Ok. spi_setup_slave()? spi_init_slave()? I'm not a huge fan of "attach" since it implies that some global state changes. It should be perfectly acceptable for a driver to simply initialize a spi_slave struct and return it, without updating any internal lists or hardware state.
/*
- Get exclusive access to the SPI bus for communicating with the given
- slave. Returns a negative value if the bus is busy (drivers may omit
- such checks if they don't want the extra code/data overhead.)
*/ int spi_claim_bus(struct spi_slave *slave);
Is this needed? Getting the spi_slave handle you gain exclusive access to the spi device, but claiming the whole bus? Drivers may be lazy releasing the chip-select between transfers, but are there cases where you _really_ must have exclusive access to the bus or cannot release the cs?
For some controllers, I believe claiming/releasing the bus explicitly makes a lot of sense.

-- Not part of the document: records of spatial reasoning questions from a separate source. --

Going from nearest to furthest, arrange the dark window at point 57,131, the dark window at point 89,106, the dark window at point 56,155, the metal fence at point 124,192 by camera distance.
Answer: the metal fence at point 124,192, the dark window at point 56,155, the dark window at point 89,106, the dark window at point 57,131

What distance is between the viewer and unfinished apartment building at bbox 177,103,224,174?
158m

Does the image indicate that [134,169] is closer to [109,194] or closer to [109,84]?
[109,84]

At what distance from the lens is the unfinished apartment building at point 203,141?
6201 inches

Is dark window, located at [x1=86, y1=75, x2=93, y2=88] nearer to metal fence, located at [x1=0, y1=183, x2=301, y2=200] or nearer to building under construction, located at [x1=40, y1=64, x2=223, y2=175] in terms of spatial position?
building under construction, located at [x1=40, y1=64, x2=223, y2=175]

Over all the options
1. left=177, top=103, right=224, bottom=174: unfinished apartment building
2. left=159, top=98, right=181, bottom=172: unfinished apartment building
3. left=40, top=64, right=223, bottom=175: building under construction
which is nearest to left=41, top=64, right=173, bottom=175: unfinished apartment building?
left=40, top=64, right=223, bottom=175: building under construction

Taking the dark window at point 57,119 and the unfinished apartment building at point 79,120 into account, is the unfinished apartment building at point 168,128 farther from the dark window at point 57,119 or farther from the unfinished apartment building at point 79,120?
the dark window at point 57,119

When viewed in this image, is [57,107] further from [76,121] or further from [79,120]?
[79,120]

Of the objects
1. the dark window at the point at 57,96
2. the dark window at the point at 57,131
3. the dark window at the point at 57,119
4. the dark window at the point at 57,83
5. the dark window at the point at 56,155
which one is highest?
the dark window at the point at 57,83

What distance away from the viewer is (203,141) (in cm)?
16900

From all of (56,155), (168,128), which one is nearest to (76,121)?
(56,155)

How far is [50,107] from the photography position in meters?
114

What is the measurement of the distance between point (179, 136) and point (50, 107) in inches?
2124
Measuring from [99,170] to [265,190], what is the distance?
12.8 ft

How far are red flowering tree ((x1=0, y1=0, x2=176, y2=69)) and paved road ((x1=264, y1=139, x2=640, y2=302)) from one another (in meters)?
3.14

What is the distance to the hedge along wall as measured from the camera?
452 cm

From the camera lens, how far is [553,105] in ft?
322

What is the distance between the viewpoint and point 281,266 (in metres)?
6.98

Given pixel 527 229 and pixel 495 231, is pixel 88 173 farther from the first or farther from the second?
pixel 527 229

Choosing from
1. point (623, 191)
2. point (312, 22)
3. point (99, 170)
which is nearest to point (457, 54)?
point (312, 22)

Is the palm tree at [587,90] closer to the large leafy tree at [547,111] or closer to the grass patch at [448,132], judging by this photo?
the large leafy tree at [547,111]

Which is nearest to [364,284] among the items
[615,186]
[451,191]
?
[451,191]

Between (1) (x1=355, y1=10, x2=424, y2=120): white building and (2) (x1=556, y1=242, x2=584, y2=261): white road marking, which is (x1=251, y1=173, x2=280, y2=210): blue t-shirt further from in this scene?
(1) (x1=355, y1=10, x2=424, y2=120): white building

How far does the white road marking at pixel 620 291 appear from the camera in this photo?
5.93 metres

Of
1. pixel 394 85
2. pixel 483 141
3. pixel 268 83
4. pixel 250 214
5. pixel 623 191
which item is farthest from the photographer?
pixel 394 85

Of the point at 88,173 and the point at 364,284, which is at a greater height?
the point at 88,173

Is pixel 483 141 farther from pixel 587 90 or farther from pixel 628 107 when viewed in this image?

For example, the SPI controller on AT91 and AVR32 allows you to select a given slave by writing to a register, and then start transferring data, toggling chip selects as needed.
If a driver is sloppy with the chip select control, it's buggy. Many SPI devices have very strict (and often strange) requirements about when the chip select should be asserted and when it should not.
I think a claim/release interface is the best way to ensure that a device driver can do multiple transfers more or less atomically (i.e. without releasing the chip select and without having any traffic on the bus in between) in a flexible way.
/*
- Release the SPI bus. This may disable the controller and/or put it
- in low-power mode
*/ void spi_release_bus(struct spi_slave *slave);
/*
- Transfer data on the SPI bus.
- flags can be a combination of any of the following bits:
- SPI_XFER_BEGIN: Assert CS before starting the transfer
- SPI_XFER_END: Deassert CS after the transfer
*/ int spi_xfer(struct spi_slave *slave, int bitlen, const void *dout, void *din, unsigned long flags);
See above - would anything break if we just deassert the cs between transfers?
Yes.
We've had so many chipselect-related problems in Linux that it's not even funny. Controllers, drivers, devices, everything seems to be making assumptions about how the chip select is supposed to behave -- I think we should at least try not to make any assumptions on the interface level.
Maybe we can do it in a different way, but simply saying that the chip select should be deasserted between transfers is broken.